# Carfer, já passou de 1000! E faz tempo...



## Vanda

Querem me dizer onde eu estava que nem percebi quando ele passou zunindo acima de 1000? Imagino que lendo uma das muitas grandes contribuições dele ao nosso fórum. É a única explicação que encontro!

Obrigada, Carfer, por somar conosco! 
Por suas ricas e instrutivas intervenções, por seu modo sensato, 
por sua cultura! 
Nosso fórum só teve a ganhar com a sua chegada!
​


----------



## Carfer

Vanda said:


> Querem me dizer onde eu estava que nem percebi quando ele passou zunindo acima de 1000? Imagino que lendo uma das muitas grandes contribuições dele ao nosso fórum. É a única explicação que encontro!
> 
> ​Obrigada, Carfer, por somar conosco!
> Por suas ricas e instrutivas intervenções, por seu modo sensato,
> por sua cultura!
> Nosso fórum só teve a ganhar com a sua chegada!​


 
Ora aqui está a coisa mais bonita (e certamente a mais imerecida) que me disseram (publicamente) nestes últimos tempos. Muitíssimo obrigado Vanda. Podem ter a certeza de que tem sido um prazer muito grande estar na vossa companhia... e é para continuar, claro. Até já.


----------



## Giorgio Lontano

Parabéns meu amigo Carfer! Você tem sido de muita ajuda para nossa aprendizagem, se os demais não nativos me permitem falar por eles também. Agradeço todas suas ótimas intervenções, dicas e ajudas.

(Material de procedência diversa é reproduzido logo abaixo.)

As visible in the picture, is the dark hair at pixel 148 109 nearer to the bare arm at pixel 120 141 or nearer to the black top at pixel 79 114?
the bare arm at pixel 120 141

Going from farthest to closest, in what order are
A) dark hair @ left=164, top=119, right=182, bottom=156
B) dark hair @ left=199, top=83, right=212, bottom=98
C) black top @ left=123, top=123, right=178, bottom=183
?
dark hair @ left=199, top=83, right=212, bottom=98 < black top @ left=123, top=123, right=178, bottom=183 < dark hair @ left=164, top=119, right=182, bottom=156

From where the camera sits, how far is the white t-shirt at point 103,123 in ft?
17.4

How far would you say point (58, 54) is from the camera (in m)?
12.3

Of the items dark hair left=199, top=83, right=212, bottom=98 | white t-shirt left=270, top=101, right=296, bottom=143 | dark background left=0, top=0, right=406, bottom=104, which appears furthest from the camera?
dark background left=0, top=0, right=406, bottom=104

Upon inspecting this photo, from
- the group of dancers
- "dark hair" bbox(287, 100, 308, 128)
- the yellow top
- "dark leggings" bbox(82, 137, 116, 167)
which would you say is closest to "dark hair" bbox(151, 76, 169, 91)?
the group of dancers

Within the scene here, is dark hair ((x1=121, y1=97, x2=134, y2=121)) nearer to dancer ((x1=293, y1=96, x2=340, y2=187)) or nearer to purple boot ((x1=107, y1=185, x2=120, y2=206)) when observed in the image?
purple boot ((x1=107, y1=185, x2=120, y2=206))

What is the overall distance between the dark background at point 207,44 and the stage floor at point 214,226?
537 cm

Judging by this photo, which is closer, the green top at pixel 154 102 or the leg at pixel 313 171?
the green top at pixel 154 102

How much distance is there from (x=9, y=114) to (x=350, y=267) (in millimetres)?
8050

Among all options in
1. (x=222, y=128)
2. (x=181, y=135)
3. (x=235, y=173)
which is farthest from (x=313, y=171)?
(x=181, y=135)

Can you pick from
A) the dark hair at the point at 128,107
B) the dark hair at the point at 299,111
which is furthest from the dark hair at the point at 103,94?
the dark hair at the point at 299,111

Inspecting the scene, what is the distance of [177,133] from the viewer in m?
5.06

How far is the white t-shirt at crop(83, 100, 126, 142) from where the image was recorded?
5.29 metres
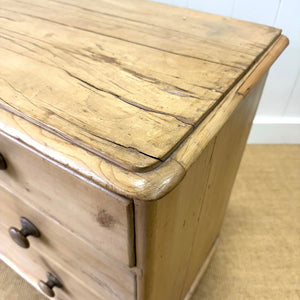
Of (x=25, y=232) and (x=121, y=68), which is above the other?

Você é legal (e não estou falando da sua profissão). 

Abraços!


----------



## Carfer

Giorgio Lontano said:


> Parabéns meu amigo Carfer! Você tem sido de muita ajuda para nossa aprendizagem, se os demais não nativos me permitem falar por eles também. Agradeço todas suas ótimas intervenções, dicas e ajudas.
> 
> Você é legal (e não estou falando da sua profissão).
> 
> Abraços!


 
Esperem aí, antes que eu comece a babar-me todo (a propósito, há uma discussão no forum PT-ES precisamente sobre _'babar-se',_ ainda que a razão para babar-se seja um pouco mais... digamos... suculenta).
Muitissimo obrigado Giorgio, a si e aos demais. Este forum é o que todos fazemos dele, de forma que o mérito é comum. Não sou só eu que estou de parabéns, estamos todos. 
Mais uma vez obrigado e, como costuma acontecer nestas ocasiões, devo dizer que agradeço com alguma humidadezinha nos olhos.


----------



## coolbrowne

Prezado Carfer, um abraço! 

Tem sido meu privilégio apreciar suas contribuições e delas aprender , assim reduzindo as possibilade de meter-me em sarilhos. 

Muito obrigado!


----------



## Encolpius

Congratulations and many thanks again.


----------



## Dona Chicória

Olá Carfer:

É, de fato, muito bom tê-lo por aqui.
Às vezes, quando surge uma dúvida mais "jurídica" fico me perguntando, "Cadê o Carfer, que não aparece ?". (Deviam inventar uma campaninha para a gente tocar quando quisesse chamar os amigos foreros, é ou não é?)
Muito obrigada e parabéns!


----------



## coquis14

Parabéns Carfer! Acho que agora você propõe-se 1000 novos mais.
Saudações cordiais


----------



## Carfer

coquis14 said:


> Parabéns Carfer! Acho que agora você propõe-se 1000 novos mais.
> Saudações cordiais


 
Seguramente que sim, no que de mim depender.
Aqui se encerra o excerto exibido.